Abstract :
[en] BACKGROUND: SELDI-TOF mass spectrometry (MS) is a high-throughput proteomic
approach with potential for identifying novel forms of serum biomarkers of
arthritis. METHODS: We used SELDI-TOF MS to analyze serum samples from patients
with various forms of inflammatory arthritis. Several protein profiles were
collected on different Bio-Rad Laboratories ProteinChip arrays (CM10 and
IMAC-Cu(2+)) and were evaluated statistically to select potential biomarkers.

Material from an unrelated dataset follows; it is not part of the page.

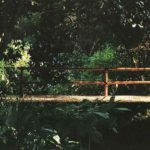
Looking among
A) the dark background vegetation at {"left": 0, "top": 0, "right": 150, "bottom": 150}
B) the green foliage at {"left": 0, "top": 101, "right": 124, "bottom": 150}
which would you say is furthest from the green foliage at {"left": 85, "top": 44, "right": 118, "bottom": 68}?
the green foliage at {"left": 0, "top": 101, "right": 124, "bottom": 150}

RESULTS: SELDI-TOF MS analyses identified several calgranulin proteins [S100A8
(calgranulin A), S100A9 (calgranulin B), S100A9*, and S100A12 (calgranulin C)],
serum amyloid A (SAA), SAA des-Arg (SAA-R), and SAA des-Arg/des-Ser (SAA-RS) as
biomarkers and confirmed the results with other techniques, such as western
blotting, immunoprecipitation, and nano-LC-MS/MS. The S100 proteins were all able
to significantly differentiate samples from patients with rheumatoid arthritis
(RA), psoriatic arthritis (PsA), and ankylosing spondylitis (AS) from those of
patients with inflammatory bowel diseases used as an inflammatory control (IC)
group, whereas the SAA, SAA-R, and SAA-RS proteins were not, with the exception
of AS. The 4 S100 proteins were coproduced in all of the pathologies and were
significantly correlated with the plasma calprotectin concentration; however,
these S100 proteins were correlated with the SAA peak intensities only in the RA
and IC patient groups. In RA, these S100 proteins (except for S100A12) were
significantly correlated with the serum concentrations of C-reactive protein,
matrix metalloproteinase 3, and anti-cyclic citrullinated peptide and with the
Disease Activity Score (DAS(28)). CONCLUSIONS: The SELDI-TOF MS technology is a
powerful approach for analyzing the status of monomeric, truncated, or
posttranslationally modified forms of arthritis biomarkers, such as the S100A8,
S100A9, S100A12, and SAA proteins. The fact that the SELDI-TOF MS data were
correlated with results obtained with the classic calprotectin ELISA test
supports the reliability of this new proteomic technique.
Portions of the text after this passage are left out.